Serum electrolyte changes generally coincided with changes in breathing rate and pulmonary histopathology. These changes observed on Day 3 included slight elevations in serum bicarbonate (Total CO2), without notable change in chloride (except for the PQ/Bar/T rats), sodium, or calculated anion gap (Figures 3G,H; Supplementary Tables 1-6). The pattern was consistent with respiratory acidosis in line with elevations in breathing rate and Day 3 histologic edema (Figures 2A, 4F, respectively). The Day 3 concomitant decrease in chloride in the PQ/Bar/T group was associated with a slight decrease in potassium and suggestive of mixed acid-base change.
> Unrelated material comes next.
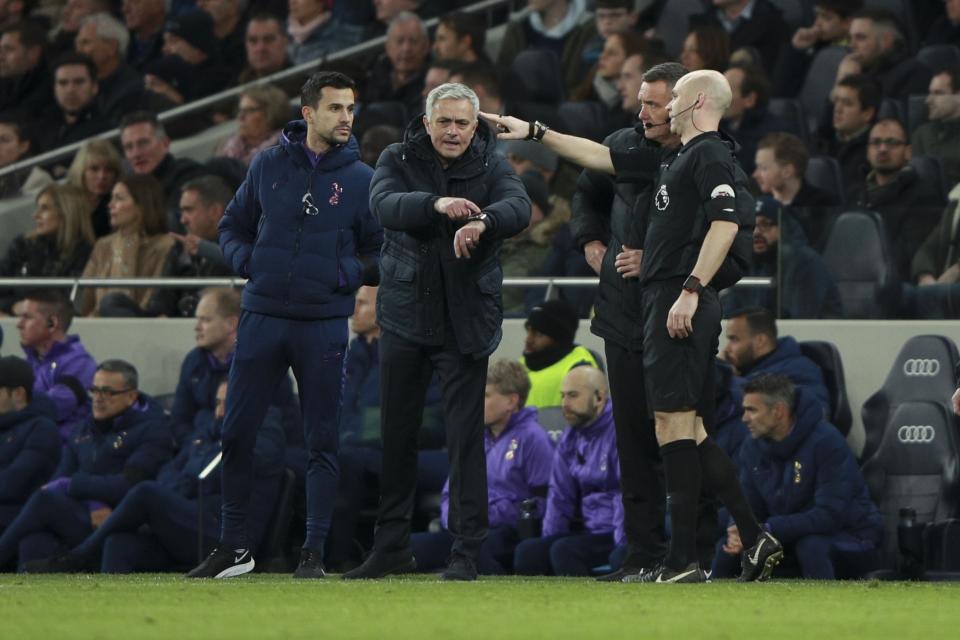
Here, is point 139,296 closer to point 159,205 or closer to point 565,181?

These changes may have included compensatory response and contraction alkalosis (notably, emesis is not a factor of low serum chloride in rats). Conversely, at Day 6, reductions in bicarbonate and minor elevations in serum chloride occurred in PQ groups (except PQ/Veh/P rats) without notable difference in sodium or calculated anion gap. These Day 6 changes were suggestive of respiratory alkalosis with partial compensation and aligned with the persistent increase in breathing rate observed on Day 6 (Figure 2A). In the PQ/Veh/P rats, the lack of this pattern of change was associated with higher alveolar damage score and relative lung weight (collectively supporting reduced lung volume) compared with the other PQ-administered groups. Other findings in both PQ/Bar groups indicated prominent hepatobiliary injury with increased alanine aminotransferase (ALT), aspartate aminotransferase (AST), and total bilirubin on Day 6 and Day 14 (Figures 3I,J; Supplementary Tables 1-6).
Normalized Lung Tissue Weights and Histopathology Analyses Also Showed Changes Post-PQ Administration and Response to Bardoxolone Treatment
When lung weights were normalized to body weights, PQ/Veh/P rats showed higher ratios than SA/Veh/P at all evaluated time points (p ≤ 0.01; Figure 4A). Similarly, PQ/Bar/P possessed higher normalized lung weights on Days 3 and 6 (p ≤ 0.0001 vs. SA/Veh/P). Compared to PQ/Veh rats, PQ/Bar rats showed similar lung to body weight ratios.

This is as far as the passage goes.